Things went haywire with the Financial Resolution though. Confusion had emerged over whether or not the Budget for Scottish Enterprise's Cultural Office would move to Creative Scotland, and Bruce Crawford asked to withdraw the resolution so he could clear that up. Now, the confusion shouldn't have happened, but there's something extraordinarily perverse in what happened next: the Opposition had earlier objected to the resolution being withdrawn, but voted against the resolution, by 68 (Labour/Tory/LibDem) votes to 49 (SNP/Greens/Margo). Now, with no money available to the Bill, the legislation is basically neutered, and so it falls. Let's recap: the Opposition didn't want the resolution withdrawn, but still voted against it, thus killing a Bill which a few seconds earlier they had supported. The initial confusion, and the defeat, are embarrassing for the Government - no doubt about that - but the way the Bill died does seem utterly ridiculous. No one looks good from this.

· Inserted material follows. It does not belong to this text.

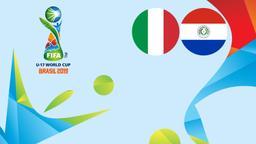 Italia - Paraguay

Anyway. After that came a Legislative Consent Motion relating to Part 1, Chapter 3 of the Energy Bill. Part 1, Chapter 3 concerns the Storage of Carbon Dioxide, in case you were wondering. It was waved through, as were the SSIs: the Protection of Children (Scotland) Act 2003 (Amendment of the Definition of Child Care Position) Order 2008, the Crime (International Co-operation) Act 2003 (Designation of Participating Countries) (Scotland) Order 2008, the Further and Higher Education (Scotland) Act 1992 Modification Order 2008 and the Human Tissue (Scotland) Act 2006 (Consequential Amendment) Order 2008.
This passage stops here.